● TASK DETAILS: Rewrite the records below, changing "vantage point" to "camera position" and leaving everything else as it is.

● Stored dataset items:

****

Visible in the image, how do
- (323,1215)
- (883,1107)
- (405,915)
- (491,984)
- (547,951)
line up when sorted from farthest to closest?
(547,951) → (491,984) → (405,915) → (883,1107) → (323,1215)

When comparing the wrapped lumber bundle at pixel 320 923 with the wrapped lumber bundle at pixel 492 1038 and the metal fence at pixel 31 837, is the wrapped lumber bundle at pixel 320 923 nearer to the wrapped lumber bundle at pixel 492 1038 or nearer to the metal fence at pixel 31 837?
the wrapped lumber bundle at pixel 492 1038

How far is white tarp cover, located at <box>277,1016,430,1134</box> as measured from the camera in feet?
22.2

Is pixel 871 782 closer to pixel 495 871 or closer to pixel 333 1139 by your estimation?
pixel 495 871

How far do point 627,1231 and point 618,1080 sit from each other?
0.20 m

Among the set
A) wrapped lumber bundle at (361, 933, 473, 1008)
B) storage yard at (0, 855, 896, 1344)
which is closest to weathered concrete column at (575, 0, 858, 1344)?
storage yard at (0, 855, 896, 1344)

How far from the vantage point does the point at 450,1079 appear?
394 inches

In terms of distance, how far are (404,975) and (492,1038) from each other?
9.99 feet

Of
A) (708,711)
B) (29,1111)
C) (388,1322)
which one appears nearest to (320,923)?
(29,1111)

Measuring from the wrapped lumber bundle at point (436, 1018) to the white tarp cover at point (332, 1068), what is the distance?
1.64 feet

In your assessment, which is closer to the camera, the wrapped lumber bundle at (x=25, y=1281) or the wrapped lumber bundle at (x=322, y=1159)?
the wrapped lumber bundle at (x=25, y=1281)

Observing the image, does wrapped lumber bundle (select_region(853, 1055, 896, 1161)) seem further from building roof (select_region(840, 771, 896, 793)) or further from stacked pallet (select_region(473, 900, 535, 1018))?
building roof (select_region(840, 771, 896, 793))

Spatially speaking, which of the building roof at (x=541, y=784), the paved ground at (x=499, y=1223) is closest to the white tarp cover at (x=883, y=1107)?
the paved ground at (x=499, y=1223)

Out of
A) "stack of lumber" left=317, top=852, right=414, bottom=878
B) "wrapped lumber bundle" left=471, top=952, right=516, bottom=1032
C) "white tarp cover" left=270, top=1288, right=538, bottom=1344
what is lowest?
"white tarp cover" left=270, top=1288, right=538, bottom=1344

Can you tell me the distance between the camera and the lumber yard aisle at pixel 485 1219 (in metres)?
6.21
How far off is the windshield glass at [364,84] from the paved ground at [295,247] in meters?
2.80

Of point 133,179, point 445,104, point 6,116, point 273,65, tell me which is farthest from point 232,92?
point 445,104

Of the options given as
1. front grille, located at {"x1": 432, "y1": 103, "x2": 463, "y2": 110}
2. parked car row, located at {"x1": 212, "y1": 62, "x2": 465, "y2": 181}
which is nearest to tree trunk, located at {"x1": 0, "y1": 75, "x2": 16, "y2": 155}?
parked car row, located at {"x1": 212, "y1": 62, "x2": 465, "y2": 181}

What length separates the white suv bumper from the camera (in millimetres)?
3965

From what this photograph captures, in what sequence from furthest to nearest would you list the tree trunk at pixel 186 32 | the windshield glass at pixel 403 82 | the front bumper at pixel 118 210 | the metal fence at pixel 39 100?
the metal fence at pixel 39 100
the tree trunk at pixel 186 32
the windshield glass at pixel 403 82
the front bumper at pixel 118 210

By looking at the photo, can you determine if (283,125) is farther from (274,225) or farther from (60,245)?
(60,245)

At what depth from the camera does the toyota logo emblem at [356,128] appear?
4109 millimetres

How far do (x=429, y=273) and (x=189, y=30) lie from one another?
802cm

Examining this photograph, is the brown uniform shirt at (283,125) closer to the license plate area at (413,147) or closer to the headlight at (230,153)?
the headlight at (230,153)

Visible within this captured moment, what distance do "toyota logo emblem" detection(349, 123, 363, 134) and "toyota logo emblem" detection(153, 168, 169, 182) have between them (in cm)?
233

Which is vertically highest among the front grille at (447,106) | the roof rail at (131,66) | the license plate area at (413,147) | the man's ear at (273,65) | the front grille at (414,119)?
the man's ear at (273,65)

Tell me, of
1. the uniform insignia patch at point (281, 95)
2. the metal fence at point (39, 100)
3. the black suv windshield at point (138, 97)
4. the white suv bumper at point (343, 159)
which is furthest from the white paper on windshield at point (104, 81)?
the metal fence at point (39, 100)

****

● SOLUTION TO THE EXERCISE:
Visible in the image, how do
- (323,1215)
- (883,1107)
- (405,915)
- (491,984)
- (547,951)
line up when sorted from farthest to closest?
(547,951) → (491,984) → (405,915) → (883,1107) → (323,1215)

When comparing the wrapped lumber bundle at pixel 320 923 with the wrapped lumber bundle at pixel 492 1038 and the metal fence at pixel 31 837, is the wrapped lumber bundle at pixel 320 923 nearer to the wrapped lumber bundle at pixel 492 1038 or nearer to the metal fence at pixel 31 837?
the wrapped lumber bundle at pixel 492 1038

How far is white tarp cover, located at <box>277,1016,430,1134</box> as measured from the camera in feet?
22.2

Is pixel 871 782 closer to pixel 495 871 or closer to pixel 333 1139 by your estimation?
pixel 495 871

How far do point 627,1231 and point 618,1080 sit from each other?
0.20 m

Among the set
A) wrapped lumber bundle at (361, 933, 473, 1008)
B) storage yard at (0, 855, 896, 1344)
which is closest to weathered concrete column at (575, 0, 858, 1344)?
storage yard at (0, 855, 896, 1344)

How far from the camera position does the point at 450,1079 appear?
394 inches

In terms of distance, how far are (404,975) and (492,1038) from each other?
9.99 feet

Of
A) (708,711)
B) (29,1111)
C) (388,1322)
which one appears nearest to (320,923)?
(29,1111)

Measuring from the wrapped lumber bundle at point (436, 1018) to the white tarp cover at point (332, 1068), what is the distance?
1.64 feet

In your assessment, which is closer to the camera, the wrapped lumber bundle at (x=25, y=1281) or the wrapped lumber bundle at (x=322, y=1159)?
the wrapped lumber bundle at (x=25, y=1281)

Observing the image, does wrapped lumber bundle (select_region(853, 1055, 896, 1161)) seem further from building roof (select_region(840, 771, 896, 793)) or further from stacked pallet (select_region(473, 900, 535, 1018))?
building roof (select_region(840, 771, 896, 793))

Spatially speaking, which of the building roof at (x=541, y=784), the paved ground at (x=499, y=1223) is closest to the white tarp cover at (x=883, y=1107)?
the paved ground at (x=499, y=1223)

Out of
A) "stack of lumber" left=317, top=852, right=414, bottom=878
B) "wrapped lumber bundle" left=471, top=952, right=516, bottom=1032
C) "white tarp cover" left=270, top=1288, right=538, bottom=1344
what is lowest?
"white tarp cover" left=270, top=1288, right=538, bottom=1344

Can you tell me the distance between the camera and the lumber yard aisle at pixel 485 1219 (in metres)?
6.21
How far off is the windshield glass at [364,84] from the paved ground at [295,247] in meters?
2.80

Of point 133,179, point 445,104, point 6,116, point 273,65, tell me which is farthest from point 232,92?
point 445,104

Of the options given as
1. front grille, located at {"x1": 432, "y1": 103, "x2": 463, "y2": 110}
2. parked car row, located at {"x1": 212, "y1": 62, "x2": 465, "y2": 181}
which is nearest to tree trunk, located at {"x1": 0, "y1": 75, "x2": 16, "y2": 155}?
parked car row, located at {"x1": 212, "y1": 62, "x2": 465, "y2": 181}

What length separates the white suv bumper from the camera (in millimetres)?
3965

From what this photograph captures, in what sequence from furthest to nearest would you list the tree trunk at pixel 186 32 | the windshield glass at pixel 403 82 | the front bumper at pixel 118 210 | the metal fence at pixel 39 100?
the metal fence at pixel 39 100
the tree trunk at pixel 186 32
the windshield glass at pixel 403 82
the front bumper at pixel 118 210

By looking at the photo, can you determine if (283,125) is farther from (274,225) or farther from (60,245)?
(60,245)

At what depth from the camera does the toyota logo emblem at [356,128] appear?
4109 millimetres

How far do (x=429, y=273) and (x=189, y=30) lie from one another?
802cm

Examining this photograph, is the brown uniform shirt at (283,125) closer to the license plate area at (413,147) or closer to the headlight at (230,153)?
the headlight at (230,153)

Visible within this captured moment, what distance do "toyota logo emblem" detection(349, 123, 363, 134) and "toyota logo emblem" detection(153, 168, 169, 182) have between them (in cm)?
233

Which is vertically highest among the front grille at (447,106) | the roof rail at (131,66) | the license plate area at (413,147) | the man's ear at (273,65) | the front grille at (414,119)?
the man's ear at (273,65)

Tell me, of
1. the uniform insignia patch at point (281, 95)
2. the metal fence at point (39, 100)
3. the black suv windshield at point (138, 97)
4. the white suv bumper at point (343, 159)
which is furthest from the white paper on windshield at point (104, 81)?
the metal fence at point (39, 100)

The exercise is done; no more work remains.